_PROBLEM TO SOLVE:_ Exactly reproduce the entries, dropping any pictures from your copy.
===============
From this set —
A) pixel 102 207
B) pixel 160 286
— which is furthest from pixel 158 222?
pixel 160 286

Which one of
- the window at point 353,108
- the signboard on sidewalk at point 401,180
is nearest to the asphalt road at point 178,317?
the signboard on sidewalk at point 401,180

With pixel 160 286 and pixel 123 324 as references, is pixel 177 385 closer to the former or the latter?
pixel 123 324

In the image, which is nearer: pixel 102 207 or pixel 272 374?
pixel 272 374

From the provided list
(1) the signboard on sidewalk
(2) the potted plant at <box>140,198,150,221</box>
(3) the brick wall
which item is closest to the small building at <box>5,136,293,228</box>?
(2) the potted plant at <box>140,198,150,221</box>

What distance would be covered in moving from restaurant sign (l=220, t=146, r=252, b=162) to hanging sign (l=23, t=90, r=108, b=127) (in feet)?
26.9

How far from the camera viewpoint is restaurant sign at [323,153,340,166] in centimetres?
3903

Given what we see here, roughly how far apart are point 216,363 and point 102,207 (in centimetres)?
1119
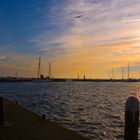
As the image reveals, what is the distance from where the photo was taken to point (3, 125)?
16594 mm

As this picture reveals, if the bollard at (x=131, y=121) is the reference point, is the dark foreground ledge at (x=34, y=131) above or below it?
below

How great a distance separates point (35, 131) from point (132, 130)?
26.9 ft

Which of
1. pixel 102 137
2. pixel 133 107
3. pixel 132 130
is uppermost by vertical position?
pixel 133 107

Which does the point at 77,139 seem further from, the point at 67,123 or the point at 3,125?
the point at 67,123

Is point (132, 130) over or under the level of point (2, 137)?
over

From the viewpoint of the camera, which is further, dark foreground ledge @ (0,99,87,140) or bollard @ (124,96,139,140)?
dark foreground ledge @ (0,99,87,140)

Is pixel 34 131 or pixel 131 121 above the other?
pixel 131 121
===============
_ANSWER TO THE TASK:_
From this set —
A) pixel 102 207
B) pixel 160 286
— which is furthest from pixel 158 222?
pixel 160 286

Which one of
- the window at point 353,108
- the signboard on sidewalk at point 401,180
is nearest to the asphalt road at point 178,317?
the signboard on sidewalk at point 401,180

With pixel 160 286 and pixel 123 324 as references, is pixel 177 385 closer to the former or the latter?
pixel 123 324

In the image, which is nearer: pixel 102 207 or pixel 272 374?
pixel 272 374

From the provided list
(1) the signboard on sidewalk
(2) the potted plant at <box>140,198,150,221</box>
(3) the brick wall
which item is closest to the small building at <box>5,136,293,228</box>?
(2) the potted plant at <box>140,198,150,221</box>

What distance would be covered in moving from restaurant sign (l=220, t=146, r=252, b=162) to hanging sign (l=23, t=90, r=108, b=127) (in feet)?
26.9

How far from the camera viewpoint is restaurant sign at [323,153,340,166] in centimetres?
3903

Given what we see here, roughly how far apart are point 216,363 and point 102,207 (in centimetres)?
1119
As the image reveals, what is the distance from where the photo was taken to point (3, 125)?
16594 mm

As this picture reveals, if the bollard at (x=131, y=121) is the reference point, is the dark foreground ledge at (x=34, y=131) above or below it?
below

How great a distance separates point (35, 131) from point (132, 130)?
26.9 ft

Which of
1. pixel 102 137
2. pixel 133 107
3. pixel 132 130
is uppermost by vertical position?
pixel 133 107

Which does the point at 77,139 seem further from, the point at 67,123 or the point at 3,125?
the point at 67,123

Is point (132, 130) over or under the level of point (2, 137)?
over

From the viewpoint of the camera, which is further, dark foreground ledge @ (0,99,87,140) or bollard @ (124,96,139,140)?
dark foreground ledge @ (0,99,87,140)

Is pixel 34 131 or pixel 131 121 above the other?
pixel 131 121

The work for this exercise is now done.